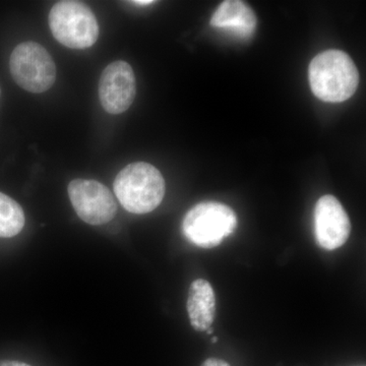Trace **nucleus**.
Masks as SVG:
<instances>
[{
  "label": "nucleus",
  "mask_w": 366,
  "mask_h": 366,
  "mask_svg": "<svg viewBox=\"0 0 366 366\" xmlns=\"http://www.w3.org/2000/svg\"><path fill=\"white\" fill-rule=\"evenodd\" d=\"M25 223V213L20 204L0 192V237L11 238L18 235Z\"/></svg>",
  "instance_id": "11"
},
{
  "label": "nucleus",
  "mask_w": 366,
  "mask_h": 366,
  "mask_svg": "<svg viewBox=\"0 0 366 366\" xmlns=\"http://www.w3.org/2000/svg\"><path fill=\"white\" fill-rule=\"evenodd\" d=\"M207 333L211 335L212 333H213V330H212L211 327H209V330H207Z\"/></svg>",
  "instance_id": "15"
},
{
  "label": "nucleus",
  "mask_w": 366,
  "mask_h": 366,
  "mask_svg": "<svg viewBox=\"0 0 366 366\" xmlns=\"http://www.w3.org/2000/svg\"><path fill=\"white\" fill-rule=\"evenodd\" d=\"M0 93H1V91H0Z\"/></svg>",
  "instance_id": "17"
},
{
  "label": "nucleus",
  "mask_w": 366,
  "mask_h": 366,
  "mask_svg": "<svg viewBox=\"0 0 366 366\" xmlns=\"http://www.w3.org/2000/svg\"><path fill=\"white\" fill-rule=\"evenodd\" d=\"M218 341V338H213V340H212V342H213V343H215V342Z\"/></svg>",
  "instance_id": "16"
},
{
  "label": "nucleus",
  "mask_w": 366,
  "mask_h": 366,
  "mask_svg": "<svg viewBox=\"0 0 366 366\" xmlns=\"http://www.w3.org/2000/svg\"><path fill=\"white\" fill-rule=\"evenodd\" d=\"M212 26L240 38L249 39L257 29V16L249 6L239 0H227L212 16Z\"/></svg>",
  "instance_id": "9"
},
{
  "label": "nucleus",
  "mask_w": 366,
  "mask_h": 366,
  "mask_svg": "<svg viewBox=\"0 0 366 366\" xmlns=\"http://www.w3.org/2000/svg\"><path fill=\"white\" fill-rule=\"evenodd\" d=\"M76 215L90 225L110 222L117 213L114 197L103 183L96 180L74 179L67 187Z\"/></svg>",
  "instance_id": "6"
},
{
  "label": "nucleus",
  "mask_w": 366,
  "mask_h": 366,
  "mask_svg": "<svg viewBox=\"0 0 366 366\" xmlns=\"http://www.w3.org/2000/svg\"><path fill=\"white\" fill-rule=\"evenodd\" d=\"M187 308L190 325L196 331L204 332L212 327L216 315V297L208 281L197 279L192 282Z\"/></svg>",
  "instance_id": "10"
},
{
  "label": "nucleus",
  "mask_w": 366,
  "mask_h": 366,
  "mask_svg": "<svg viewBox=\"0 0 366 366\" xmlns=\"http://www.w3.org/2000/svg\"><path fill=\"white\" fill-rule=\"evenodd\" d=\"M9 69L14 81L30 93H44L56 81V66L51 55L39 43L32 41L14 48Z\"/></svg>",
  "instance_id": "5"
},
{
  "label": "nucleus",
  "mask_w": 366,
  "mask_h": 366,
  "mask_svg": "<svg viewBox=\"0 0 366 366\" xmlns=\"http://www.w3.org/2000/svg\"><path fill=\"white\" fill-rule=\"evenodd\" d=\"M237 227L235 212L226 204L204 202L187 212L182 232L189 242L203 249L218 247Z\"/></svg>",
  "instance_id": "3"
},
{
  "label": "nucleus",
  "mask_w": 366,
  "mask_h": 366,
  "mask_svg": "<svg viewBox=\"0 0 366 366\" xmlns=\"http://www.w3.org/2000/svg\"><path fill=\"white\" fill-rule=\"evenodd\" d=\"M136 93V76L127 61L112 62L101 74L99 99L106 112L120 114L127 112L134 102Z\"/></svg>",
  "instance_id": "7"
},
{
  "label": "nucleus",
  "mask_w": 366,
  "mask_h": 366,
  "mask_svg": "<svg viewBox=\"0 0 366 366\" xmlns=\"http://www.w3.org/2000/svg\"><path fill=\"white\" fill-rule=\"evenodd\" d=\"M202 366H231L228 362L219 358H208L204 360Z\"/></svg>",
  "instance_id": "12"
},
{
  "label": "nucleus",
  "mask_w": 366,
  "mask_h": 366,
  "mask_svg": "<svg viewBox=\"0 0 366 366\" xmlns=\"http://www.w3.org/2000/svg\"><path fill=\"white\" fill-rule=\"evenodd\" d=\"M351 233V222L337 197H320L315 208V234L320 247L327 250L343 247Z\"/></svg>",
  "instance_id": "8"
},
{
  "label": "nucleus",
  "mask_w": 366,
  "mask_h": 366,
  "mask_svg": "<svg viewBox=\"0 0 366 366\" xmlns=\"http://www.w3.org/2000/svg\"><path fill=\"white\" fill-rule=\"evenodd\" d=\"M165 180L157 168L146 162L129 164L114 180L118 201L132 214H148L157 209L165 196Z\"/></svg>",
  "instance_id": "2"
},
{
  "label": "nucleus",
  "mask_w": 366,
  "mask_h": 366,
  "mask_svg": "<svg viewBox=\"0 0 366 366\" xmlns=\"http://www.w3.org/2000/svg\"><path fill=\"white\" fill-rule=\"evenodd\" d=\"M132 4H136V6H146L155 4V1H151V0H137V1H132Z\"/></svg>",
  "instance_id": "14"
},
{
  "label": "nucleus",
  "mask_w": 366,
  "mask_h": 366,
  "mask_svg": "<svg viewBox=\"0 0 366 366\" xmlns=\"http://www.w3.org/2000/svg\"><path fill=\"white\" fill-rule=\"evenodd\" d=\"M0 366H32V365H26V363L21 362V361L2 360V361H0Z\"/></svg>",
  "instance_id": "13"
},
{
  "label": "nucleus",
  "mask_w": 366,
  "mask_h": 366,
  "mask_svg": "<svg viewBox=\"0 0 366 366\" xmlns=\"http://www.w3.org/2000/svg\"><path fill=\"white\" fill-rule=\"evenodd\" d=\"M310 88L325 102L341 103L354 95L360 72L351 57L340 50H327L312 60L308 69Z\"/></svg>",
  "instance_id": "1"
},
{
  "label": "nucleus",
  "mask_w": 366,
  "mask_h": 366,
  "mask_svg": "<svg viewBox=\"0 0 366 366\" xmlns=\"http://www.w3.org/2000/svg\"><path fill=\"white\" fill-rule=\"evenodd\" d=\"M49 26L55 39L71 49H86L99 38L97 19L81 1L64 0L55 4L49 13Z\"/></svg>",
  "instance_id": "4"
}]
</instances>
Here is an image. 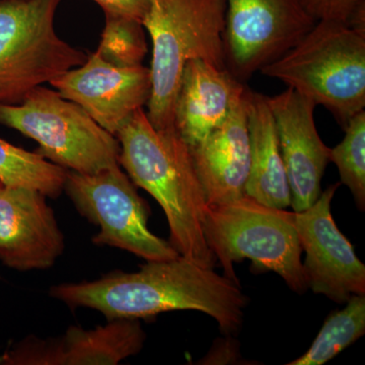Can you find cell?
Returning <instances> with one entry per match:
<instances>
[{"label":"cell","instance_id":"cell-1","mask_svg":"<svg viewBox=\"0 0 365 365\" xmlns=\"http://www.w3.org/2000/svg\"><path fill=\"white\" fill-rule=\"evenodd\" d=\"M50 295L71 307L96 309L108 321L201 312L215 319L225 334L241 329L248 306L240 283L181 255L148 261L135 272L115 271L90 282L63 283L51 287Z\"/></svg>","mask_w":365,"mask_h":365},{"label":"cell","instance_id":"cell-2","mask_svg":"<svg viewBox=\"0 0 365 365\" xmlns=\"http://www.w3.org/2000/svg\"><path fill=\"white\" fill-rule=\"evenodd\" d=\"M116 137L120 165L167 216L170 245L198 265L215 268L217 260L204 235L207 203L188 144L176 129L153 127L143 108L125 122Z\"/></svg>","mask_w":365,"mask_h":365},{"label":"cell","instance_id":"cell-3","mask_svg":"<svg viewBox=\"0 0 365 365\" xmlns=\"http://www.w3.org/2000/svg\"><path fill=\"white\" fill-rule=\"evenodd\" d=\"M225 14L227 0H150L143 25L153 43L146 115L155 128L175 129V103L189 61L201 59L227 68Z\"/></svg>","mask_w":365,"mask_h":365},{"label":"cell","instance_id":"cell-4","mask_svg":"<svg viewBox=\"0 0 365 365\" xmlns=\"http://www.w3.org/2000/svg\"><path fill=\"white\" fill-rule=\"evenodd\" d=\"M322 105L343 128L365 108V34L319 21L279 58L260 71Z\"/></svg>","mask_w":365,"mask_h":365},{"label":"cell","instance_id":"cell-5","mask_svg":"<svg viewBox=\"0 0 365 365\" xmlns=\"http://www.w3.org/2000/svg\"><path fill=\"white\" fill-rule=\"evenodd\" d=\"M204 235L225 277L240 283L234 264L250 259L257 271L279 275L297 294L307 290L295 212L270 207L245 194L207 206Z\"/></svg>","mask_w":365,"mask_h":365},{"label":"cell","instance_id":"cell-6","mask_svg":"<svg viewBox=\"0 0 365 365\" xmlns=\"http://www.w3.org/2000/svg\"><path fill=\"white\" fill-rule=\"evenodd\" d=\"M0 125L39 143L36 153L64 169L96 174L120 165L119 140L78 104L40 86L18 105H0Z\"/></svg>","mask_w":365,"mask_h":365},{"label":"cell","instance_id":"cell-7","mask_svg":"<svg viewBox=\"0 0 365 365\" xmlns=\"http://www.w3.org/2000/svg\"><path fill=\"white\" fill-rule=\"evenodd\" d=\"M60 1L0 2V105L21 104L34 88L85 63L88 54L55 31Z\"/></svg>","mask_w":365,"mask_h":365},{"label":"cell","instance_id":"cell-8","mask_svg":"<svg viewBox=\"0 0 365 365\" xmlns=\"http://www.w3.org/2000/svg\"><path fill=\"white\" fill-rule=\"evenodd\" d=\"M64 191L78 212L100 228L93 237L98 246L125 250L146 261L179 256L170 242L150 232L148 205L120 165L96 174L67 170Z\"/></svg>","mask_w":365,"mask_h":365},{"label":"cell","instance_id":"cell-9","mask_svg":"<svg viewBox=\"0 0 365 365\" xmlns=\"http://www.w3.org/2000/svg\"><path fill=\"white\" fill-rule=\"evenodd\" d=\"M316 23L302 0H227L225 67L242 83L297 45Z\"/></svg>","mask_w":365,"mask_h":365},{"label":"cell","instance_id":"cell-10","mask_svg":"<svg viewBox=\"0 0 365 365\" xmlns=\"http://www.w3.org/2000/svg\"><path fill=\"white\" fill-rule=\"evenodd\" d=\"M340 182L330 185L309 208L295 212V228L302 252L307 287L337 304L365 295V266L331 212Z\"/></svg>","mask_w":365,"mask_h":365},{"label":"cell","instance_id":"cell-11","mask_svg":"<svg viewBox=\"0 0 365 365\" xmlns=\"http://www.w3.org/2000/svg\"><path fill=\"white\" fill-rule=\"evenodd\" d=\"M50 85L116 136L134 112L148 104L150 71L143 66H113L95 52L88 55L83 66L60 74Z\"/></svg>","mask_w":365,"mask_h":365},{"label":"cell","instance_id":"cell-12","mask_svg":"<svg viewBox=\"0 0 365 365\" xmlns=\"http://www.w3.org/2000/svg\"><path fill=\"white\" fill-rule=\"evenodd\" d=\"M279 138L292 205L300 212L322 193L321 182L330 160L331 148L319 137L314 123L316 105L292 88L267 97Z\"/></svg>","mask_w":365,"mask_h":365},{"label":"cell","instance_id":"cell-13","mask_svg":"<svg viewBox=\"0 0 365 365\" xmlns=\"http://www.w3.org/2000/svg\"><path fill=\"white\" fill-rule=\"evenodd\" d=\"M66 244L46 196L37 190H0V261L18 271L52 267Z\"/></svg>","mask_w":365,"mask_h":365},{"label":"cell","instance_id":"cell-14","mask_svg":"<svg viewBox=\"0 0 365 365\" xmlns=\"http://www.w3.org/2000/svg\"><path fill=\"white\" fill-rule=\"evenodd\" d=\"M145 339L137 319H112L93 330L72 326L58 338H26L2 355V364L114 365L140 352Z\"/></svg>","mask_w":365,"mask_h":365},{"label":"cell","instance_id":"cell-15","mask_svg":"<svg viewBox=\"0 0 365 365\" xmlns=\"http://www.w3.org/2000/svg\"><path fill=\"white\" fill-rule=\"evenodd\" d=\"M248 91L246 88L220 126L202 143L190 148L207 206L245 195L251 165Z\"/></svg>","mask_w":365,"mask_h":365},{"label":"cell","instance_id":"cell-16","mask_svg":"<svg viewBox=\"0 0 365 365\" xmlns=\"http://www.w3.org/2000/svg\"><path fill=\"white\" fill-rule=\"evenodd\" d=\"M247 86L227 68L204 61H189L182 71L174 124L189 148L202 143L232 111Z\"/></svg>","mask_w":365,"mask_h":365},{"label":"cell","instance_id":"cell-17","mask_svg":"<svg viewBox=\"0 0 365 365\" xmlns=\"http://www.w3.org/2000/svg\"><path fill=\"white\" fill-rule=\"evenodd\" d=\"M248 127L251 165L245 194L270 207L287 209L292 194L275 120L267 97L250 90Z\"/></svg>","mask_w":365,"mask_h":365},{"label":"cell","instance_id":"cell-18","mask_svg":"<svg viewBox=\"0 0 365 365\" xmlns=\"http://www.w3.org/2000/svg\"><path fill=\"white\" fill-rule=\"evenodd\" d=\"M67 170L0 138V181L6 187L37 190L57 198L64 191Z\"/></svg>","mask_w":365,"mask_h":365},{"label":"cell","instance_id":"cell-19","mask_svg":"<svg viewBox=\"0 0 365 365\" xmlns=\"http://www.w3.org/2000/svg\"><path fill=\"white\" fill-rule=\"evenodd\" d=\"M365 333V295L355 294L344 309L327 318L309 349L288 365H323Z\"/></svg>","mask_w":365,"mask_h":365},{"label":"cell","instance_id":"cell-20","mask_svg":"<svg viewBox=\"0 0 365 365\" xmlns=\"http://www.w3.org/2000/svg\"><path fill=\"white\" fill-rule=\"evenodd\" d=\"M105 16V28L96 53L113 66H143L144 57L148 54L143 23L123 16Z\"/></svg>","mask_w":365,"mask_h":365},{"label":"cell","instance_id":"cell-21","mask_svg":"<svg viewBox=\"0 0 365 365\" xmlns=\"http://www.w3.org/2000/svg\"><path fill=\"white\" fill-rule=\"evenodd\" d=\"M345 136L331 148L330 160L337 165L341 182L349 188L359 210L365 209V111L348 122Z\"/></svg>","mask_w":365,"mask_h":365},{"label":"cell","instance_id":"cell-22","mask_svg":"<svg viewBox=\"0 0 365 365\" xmlns=\"http://www.w3.org/2000/svg\"><path fill=\"white\" fill-rule=\"evenodd\" d=\"M307 13L316 21H337L348 25L352 14L365 0H302Z\"/></svg>","mask_w":365,"mask_h":365},{"label":"cell","instance_id":"cell-23","mask_svg":"<svg viewBox=\"0 0 365 365\" xmlns=\"http://www.w3.org/2000/svg\"><path fill=\"white\" fill-rule=\"evenodd\" d=\"M102 7L105 14L123 16L143 23L148 9L150 0H93Z\"/></svg>","mask_w":365,"mask_h":365},{"label":"cell","instance_id":"cell-24","mask_svg":"<svg viewBox=\"0 0 365 365\" xmlns=\"http://www.w3.org/2000/svg\"><path fill=\"white\" fill-rule=\"evenodd\" d=\"M4 182H2L1 181H0V190H1L2 188H4Z\"/></svg>","mask_w":365,"mask_h":365},{"label":"cell","instance_id":"cell-25","mask_svg":"<svg viewBox=\"0 0 365 365\" xmlns=\"http://www.w3.org/2000/svg\"><path fill=\"white\" fill-rule=\"evenodd\" d=\"M4 1H11V0H0V2H4Z\"/></svg>","mask_w":365,"mask_h":365},{"label":"cell","instance_id":"cell-26","mask_svg":"<svg viewBox=\"0 0 365 365\" xmlns=\"http://www.w3.org/2000/svg\"><path fill=\"white\" fill-rule=\"evenodd\" d=\"M0 364H2V356H0Z\"/></svg>","mask_w":365,"mask_h":365}]
</instances>
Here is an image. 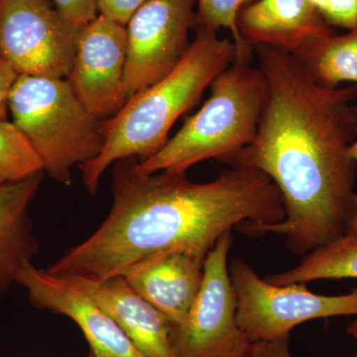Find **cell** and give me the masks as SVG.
<instances>
[{"label":"cell","instance_id":"obj_25","mask_svg":"<svg viewBox=\"0 0 357 357\" xmlns=\"http://www.w3.org/2000/svg\"><path fill=\"white\" fill-rule=\"evenodd\" d=\"M351 154L352 159H354V161H356L357 165V138L356 140L354 141V143H352L351 148ZM349 232H357V208L356 217H354V220H352L351 229H349Z\"/></svg>","mask_w":357,"mask_h":357},{"label":"cell","instance_id":"obj_16","mask_svg":"<svg viewBox=\"0 0 357 357\" xmlns=\"http://www.w3.org/2000/svg\"><path fill=\"white\" fill-rule=\"evenodd\" d=\"M294 56L326 88H337L344 83L357 86V28L344 34L335 32L318 37Z\"/></svg>","mask_w":357,"mask_h":357},{"label":"cell","instance_id":"obj_11","mask_svg":"<svg viewBox=\"0 0 357 357\" xmlns=\"http://www.w3.org/2000/svg\"><path fill=\"white\" fill-rule=\"evenodd\" d=\"M15 282L27 291L35 307L64 314L77 324L89 342L88 357H145L114 319L69 279L28 262Z\"/></svg>","mask_w":357,"mask_h":357},{"label":"cell","instance_id":"obj_17","mask_svg":"<svg viewBox=\"0 0 357 357\" xmlns=\"http://www.w3.org/2000/svg\"><path fill=\"white\" fill-rule=\"evenodd\" d=\"M357 279V232L312 250L297 266L271 275L265 280L274 285L307 283L323 279Z\"/></svg>","mask_w":357,"mask_h":357},{"label":"cell","instance_id":"obj_2","mask_svg":"<svg viewBox=\"0 0 357 357\" xmlns=\"http://www.w3.org/2000/svg\"><path fill=\"white\" fill-rule=\"evenodd\" d=\"M137 161L115 162L109 215L46 269L48 273L100 281L171 251L206 259L234 227L285 218L278 188L253 167L232 166L211 182L194 183L185 173L140 172Z\"/></svg>","mask_w":357,"mask_h":357},{"label":"cell","instance_id":"obj_12","mask_svg":"<svg viewBox=\"0 0 357 357\" xmlns=\"http://www.w3.org/2000/svg\"><path fill=\"white\" fill-rule=\"evenodd\" d=\"M65 278V277H63ZM114 319L145 357H177L173 326L122 276L95 281L67 278Z\"/></svg>","mask_w":357,"mask_h":357},{"label":"cell","instance_id":"obj_7","mask_svg":"<svg viewBox=\"0 0 357 357\" xmlns=\"http://www.w3.org/2000/svg\"><path fill=\"white\" fill-rule=\"evenodd\" d=\"M231 230L217 241L204 262L203 280L182 325L173 328L177 357H245L251 342L239 328L236 296L229 275Z\"/></svg>","mask_w":357,"mask_h":357},{"label":"cell","instance_id":"obj_4","mask_svg":"<svg viewBox=\"0 0 357 357\" xmlns=\"http://www.w3.org/2000/svg\"><path fill=\"white\" fill-rule=\"evenodd\" d=\"M210 86L203 107L159 151L137 161L138 171L185 173L204 160L229 161L255 140L267 100L262 70L236 61Z\"/></svg>","mask_w":357,"mask_h":357},{"label":"cell","instance_id":"obj_9","mask_svg":"<svg viewBox=\"0 0 357 357\" xmlns=\"http://www.w3.org/2000/svg\"><path fill=\"white\" fill-rule=\"evenodd\" d=\"M197 0H147L126 24L124 86L129 98L172 72L196 29Z\"/></svg>","mask_w":357,"mask_h":357},{"label":"cell","instance_id":"obj_6","mask_svg":"<svg viewBox=\"0 0 357 357\" xmlns=\"http://www.w3.org/2000/svg\"><path fill=\"white\" fill-rule=\"evenodd\" d=\"M229 275L239 328L250 342L288 338L296 326L317 319L357 316V290L347 295L312 293L303 283L274 285L236 258Z\"/></svg>","mask_w":357,"mask_h":357},{"label":"cell","instance_id":"obj_3","mask_svg":"<svg viewBox=\"0 0 357 357\" xmlns=\"http://www.w3.org/2000/svg\"><path fill=\"white\" fill-rule=\"evenodd\" d=\"M197 35L177 67L135 93L110 119L102 121L105 145L95 159L79 167L91 194L98 191L103 174L122 159L146 160L168 141L178 117L192 109L208 86L238 53L231 38L196 28Z\"/></svg>","mask_w":357,"mask_h":357},{"label":"cell","instance_id":"obj_18","mask_svg":"<svg viewBox=\"0 0 357 357\" xmlns=\"http://www.w3.org/2000/svg\"><path fill=\"white\" fill-rule=\"evenodd\" d=\"M44 164L27 138L13 121H0V185L34 177Z\"/></svg>","mask_w":357,"mask_h":357},{"label":"cell","instance_id":"obj_24","mask_svg":"<svg viewBox=\"0 0 357 357\" xmlns=\"http://www.w3.org/2000/svg\"><path fill=\"white\" fill-rule=\"evenodd\" d=\"M288 338L251 342L245 357H293L288 349Z\"/></svg>","mask_w":357,"mask_h":357},{"label":"cell","instance_id":"obj_22","mask_svg":"<svg viewBox=\"0 0 357 357\" xmlns=\"http://www.w3.org/2000/svg\"><path fill=\"white\" fill-rule=\"evenodd\" d=\"M147 0H96L98 13L109 20L126 26L131 16Z\"/></svg>","mask_w":357,"mask_h":357},{"label":"cell","instance_id":"obj_13","mask_svg":"<svg viewBox=\"0 0 357 357\" xmlns=\"http://www.w3.org/2000/svg\"><path fill=\"white\" fill-rule=\"evenodd\" d=\"M204 259L183 251L161 253L121 276L172 324L184 323L203 280Z\"/></svg>","mask_w":357,"mask_h":357},{"label":"cell","instance_id":"obj_21","mask_svg":"<svg viewBox=\"0 0 357 357\" xmlns=\"http://www.w3.org/2000/svg\"><path fill=\"white\" fill-rule=\"evenodd\" d=\"M56 8L73 24L84 28L98 15L96 0H52Z\"/></svg>","mask_w":357,"mask_h":357},{"label":"cell","instance_id":"obj_26","mask_svg":"<svg viewBox=\"0 0 357 357\" xmlns=\"http://www.w3.org/2000/svg\"><path fill=\"white\" fill-rule=\"evenodd\" d=\"M347 332L349 333V335H351L352 337L356 338L357 340V319L352 321L351 325L347 326Z\"/></svg>","mask_w":357,"mask_h":357},{"label":"cell","instance_id":"obj_19","mask_svg":"<svg viewBox=\"0 0 357 357\" xmlns=\"http://www.w3.org/2000/svg\"><path fill=\"white\" fill-rule=\"evenodd\" d=\"M255 0H197L196 28L218 33L227 29L231 33L238 57L236 61L250 62L253 49L241 36L237 28V16L241 9Z\"/></svg>","mask_w":357,"mask_h":357},{"label":"cell","instance_id":"obj_23","mask_svg":"<svg viewBox=\"0 0 357 357\" xmlns=\"http://www.w3.org/2000/svg\"><path fill=\"white\" fill-rule=\"evenodd\" d=\"M20 75L0 55V121L7 119L9 96Z\"/></svg>","mask_w":357,"mask_h":357},{"label":"cell","instance_id":"obj_1","mask_svg":"<svg viewBox=\"0 0 357 357\" xmlns=\"http://www.w3.org/2000/svg\"><path fill=\"white\" fill-rule=\"evenodd\" d=\"M267 82V100L255 140L229 160L253 167L280 192L285 218L271 225H244L248 236L285 237L296 255L349 234L356 217L357 86L326 88L293 54L255 47Z\"/></svg>","mask_w":357,"mask_h":357},{"label":"cell","instance_id":"obj_5","mask_svg":"<svg viewBox=\"0 0 357 357\" xmlns=\"http://www.w3.org/2000/svg\"><path fill=\"white\" fill-rule=\"evenodd\" d=\"M13 122L39 155L51 178L70 184L72 170L102 152V121L63 77L20 75L9 96Z\"/></svg>","mask_w":357,"mask_h":357},{"label":"cell","instance_id":"obj_14","mask_svg":"<svg viewBox=\"0 0 357 357\" xmlns=\"http://www.w3.org/2000/svg\"><path fill=\"white\" fill-rule=\"evenodd\" d=\"M237 28L251 48L268 46L299 53L318 37L335 33L311 0H255L241 9Z\"/></svg>","mask_w":357,"mask_h":357},{"label":"cell","instance_id":"obj_8","mask_svg":"<svg viewBox=\"0 0 357 357\" xmlns=\"http://www.w3.org/2000/svg\"><path fill=\"white\" fill-rule=\"evenodd\" d=\"M82 29L52 0H0V55L18 75L66 79Z\"/></svg>","mask_w":357,"mask_h":357},{"label":"cell","instance_id":"obj_10","mask_svg":"<svg viewBox=\"0 0 357 357\" xmlns=\"http://www.w3.org/2000/svg\"><path fill=\"white\" fill-rule=\"evenodd\" d=\"M128 36L126 26L98 14L79 34L67 79L86 109L110 119L128 102L124 86Z\"/></svg>","mask_w":357,"mask_h":357},{"label":"cell","instance_id":"obj_20","mask_svg":"<svg viewBox=\"0 0 357 357\" xmlns=\"http://www.w3.org/2000/svg\"><path fill=\"white\" fill-rule=\"evenodd\" d=\"M321 20L332 29L357 28V0H311Z\"/></svg>","mask_w":357,"mask_h":357},{"label":"cell","instance_id":"obj_15","mask_svg":"<svg viewBox=\"0 0 357 357\" xmlns=\"http://www.w3.org/2000/svg\"><path fill=\"white\" fill-rule=\"evenodd\" d=\"M42 174L0 185V289L15 282L26 263L38 251L28 208L38 191Z\"/></svg>","mask_w":357,"mask_h":357}]
</instances>
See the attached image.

++++++

■ Exercise instructions ■
Echo the data word for word from its first line through the line that contains "223V213L20 204L0 192V237L11", including that line, and leave the pictures out of your reply.

■ Solution for this exercise ■
Trace **nucleus**.
Masks as SVG:
<instances>
[{
  "label": "nucleus",
  "mask_w": 366,
  "mask_h": 366,
  "mask_svg": "<svg viewBox=\"0 0 366 366\" xmlns=\"http://www.w3.org/2000/svg\"><path fill=\"white\" fill-rule=\"evenodd\" d=\"M25 223V213L20 204L0 192V237L11 238L18 235Z\"/></svg>",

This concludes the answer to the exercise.